Me: Ah, yeah, well, I just don't know when that would be... things are real busy right now...
Him: I'm free Friday!
Me: Ah, yeah, I, uh, have plans...
Him: What about Saturday! Sunday! Monday! Tuesday!
Me: Well, I guess, Tuesday... but I work 'til 9, so...
Him: Ok, so a little after 9!
Me: Uh
Him: Should we go out? I can cook... I'll make you dinner. Great, I'm so excited!
Me: Ah. Yeah.
Biggest. Wuss. Ever. Not only was I unable to tell him I wasn't interested, I agreed to have dinner AT HIS HOUSE, possibly the most romantic of all date arrangements. Stupid. Stupidstupid.

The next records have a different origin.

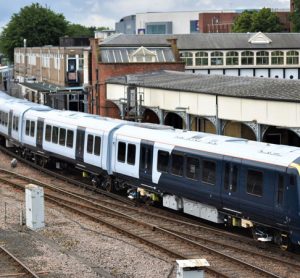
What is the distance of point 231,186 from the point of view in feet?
55.6

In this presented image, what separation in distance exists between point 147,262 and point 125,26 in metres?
158

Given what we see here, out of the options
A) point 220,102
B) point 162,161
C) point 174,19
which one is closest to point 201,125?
point 220,102

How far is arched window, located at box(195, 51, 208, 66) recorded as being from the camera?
6162 cm

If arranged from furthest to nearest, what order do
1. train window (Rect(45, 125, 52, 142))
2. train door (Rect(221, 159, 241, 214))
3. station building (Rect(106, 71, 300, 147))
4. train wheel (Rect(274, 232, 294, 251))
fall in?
train window (Rect(45, 125, 52, 142))
station building (Rect(106, 71, 300, 147))
train door (Rect(221, 159, 241, 214))
train wheel (Rect(274, 232, 294, 251))

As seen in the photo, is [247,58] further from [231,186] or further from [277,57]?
[231,186]

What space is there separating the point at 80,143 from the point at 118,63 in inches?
752

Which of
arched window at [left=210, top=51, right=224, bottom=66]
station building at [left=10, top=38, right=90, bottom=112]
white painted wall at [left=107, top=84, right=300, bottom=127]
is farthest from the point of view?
arched window at [left=210, top=51, right=224, bottom=66]

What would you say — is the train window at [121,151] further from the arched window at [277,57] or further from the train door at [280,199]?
the arched window at [277,57]

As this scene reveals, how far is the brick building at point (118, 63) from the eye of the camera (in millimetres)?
42259

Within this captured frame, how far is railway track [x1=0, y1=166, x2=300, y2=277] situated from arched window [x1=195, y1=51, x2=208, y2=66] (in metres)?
39.4

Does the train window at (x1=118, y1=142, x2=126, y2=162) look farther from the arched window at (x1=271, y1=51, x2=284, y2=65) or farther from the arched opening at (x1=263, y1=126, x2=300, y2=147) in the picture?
the arched window at (x1=271, y1=51, x2=284, y2=65)

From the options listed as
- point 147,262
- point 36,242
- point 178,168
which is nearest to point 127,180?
point 178,168

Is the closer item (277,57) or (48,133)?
(48,133)

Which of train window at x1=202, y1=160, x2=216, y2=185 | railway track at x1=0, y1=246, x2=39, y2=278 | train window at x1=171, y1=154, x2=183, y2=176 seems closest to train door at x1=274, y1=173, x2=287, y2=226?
train window at x1=202, y1=160, x2=216, y2=185
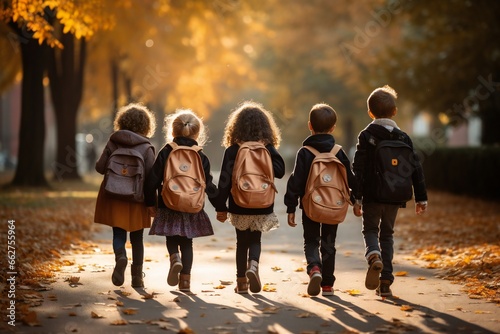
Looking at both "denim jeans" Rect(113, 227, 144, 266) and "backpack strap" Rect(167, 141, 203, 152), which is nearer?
"backpack strap" Rect(167, 141, 203, 152)

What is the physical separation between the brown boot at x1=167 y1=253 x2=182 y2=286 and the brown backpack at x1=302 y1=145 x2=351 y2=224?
114 cm

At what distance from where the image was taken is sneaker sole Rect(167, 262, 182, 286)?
6.95 meters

Despite his hideous goatee and even hideous-er Midwestern accent, this guy is really, truly nice, and I would have felt like too much of a jerk telling him I wasn't interested. But I reeeeheeeheeeeally didn't want to go out with him. So I called him up today and told him, boy, this was really awkward, but, ah, well, I've started seeing someone, and I just wouldn't feel right about having dinner with his goatee. I mean, him. An out and out lie.
Explosions! smoke... karma... in flames...
No one will ask me out ever again. Cobwebs will grow between my legs. All of my friends will have closetfuls of the scarves and socks and blankets and adult-sized footed sleepers that I will have knitted for them on my lonely Saturday nights.